Source document -
⁂
How To Calculate Your Gambling Tax Liability In Canada

If you are an online gambler in Canada, you may be interested to note that you live in a place where the Canada Revenue Agency (CRA) is going to essentially turn a blind eye to your winnings. That is because, in Canadian tax legislation, casino winnings are treated just like lottery winnings. And in Canada, if you win the lotto, it’s a tax-free jackpot. You read that correctly, all casino winnings are non-taxable in Canada. The reason for this is rather simple. The Canadian Government doesn’t consider lottery or casino winnings as a form of regular income. Therefore, you get to keep every penny without having to share any of it with the federal government. However, if you have taken up gambling as a job, things get a little more complicated. Essentially, Canadian tax law looks at this under two different categories.

Are You An Occasional Player Or A Professional Player?
⁂
Data entries -
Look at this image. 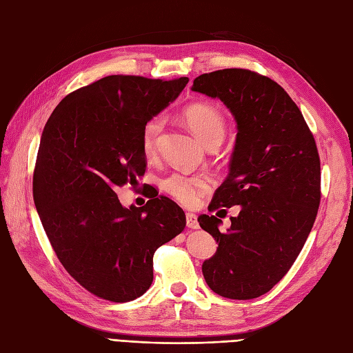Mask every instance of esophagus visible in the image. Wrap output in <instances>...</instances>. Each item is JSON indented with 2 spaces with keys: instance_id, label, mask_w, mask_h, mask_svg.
Here are the masks:
<instances>
[{
  "instance_id": "34e87169",
  "label": "esophagus",
  "mask_w": 353,
  "mask_h": 353,
  "mask_svg": "<svg viewBox=\"0 0 353 353\" xmlns=\"http://www.w3.org/2000/svg\"><path fill=\"white\" fill-rule=\"evenodd\" d=\"M187 227L191 228V230H197L199 228V222H197V218L196 215H193V213H187Z\"/></svg>"
}]
</instances>
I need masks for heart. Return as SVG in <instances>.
I'll list each match as a JSON object with an SVG mask.
<instances>
[{
	"label": "heart",
	"mask_w": 353,
	"mask_h": 353,
	"mask_svg": "<svg viewBox=\"0 0 353 353\" xmlns=\"http://www.w3.org/2000/svg\"><path fill=\"white\" fill-rule=\"evenodd\" d=\"M184 119L199 140L209 145L221 143L225 135V117L216 105L209 103H194L184 110ZM166 123L163 114H154L148 119L141 131V147L145 156H153L157 150L159 137ZM213 179L209 175H188L174 172L168 175L162 187L166 193L184 206H196L200 199L210 190Z\"/></svg>",
	"instance_id": "1"
}]
</instances>
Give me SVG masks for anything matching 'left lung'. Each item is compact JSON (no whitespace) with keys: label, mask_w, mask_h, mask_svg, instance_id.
Returning <instances> with one entry per match:
<instances>
[{"label":"left lung","mask_w":353,"mask_h":353,"mask_svg":"<svg viewBox=\"0 0 353 353\" xmlns=\"http://www.w3.org/2000/svg\"><path fill=\"white\" fill-rule=\"evenodd\" d=\"M191 90L218 97L237 122L230 174L209 210L239 205L240 213L230 218L225 232L215 215L199 218L218 243L216 253L203 262V276L219 296L259 297L292 268L314 227L321 201L315 138L290 95L261 73H203Z\"/></svg>","instance_id":"obj_1"}]
</instances>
⁂
Problems -
a) From the gambling tax article, transcribe the passage between "If you are an" and "A Professional Player?", inclusive.
b) According to the gambling tax article, why are casino winnings not taxed in Canada? Answer in one to three sentences.

Results -
a)
If you are an online gambler in Canada, you may be interested to note that you live in a place where the Canada Revenue Agency (CRA) is going to essentially turn a blind eye to your winnings. That is because, in Canadian tax legislation, casino winnings are treated just like lottery winnings. And in Canada, if you win the lotto, it’s a tax-free jackpot. You read that correctly, all casino winnings are non-taxable in Canada. The reason for this is rather simple. The Canadian Government doesn’t consider lottery or casino winnings as a form of regular income. Therefore, you get to keep every penny without having to share any of it with the federal government. However, if you have taken up gambling as a job, things get a little more complicated. Essentially, Canadian tax law looks at this under two different categories.

Are You An Occasional Player Or A Professional Player?

b) Canadian tax legislation treats casino winnings the same way as lottery winnings, and lottery wins are tax-free. The Canadian Government does not consider lottery or casino winnings a form of regular income, so players keep all of it without sharing any with the federal government.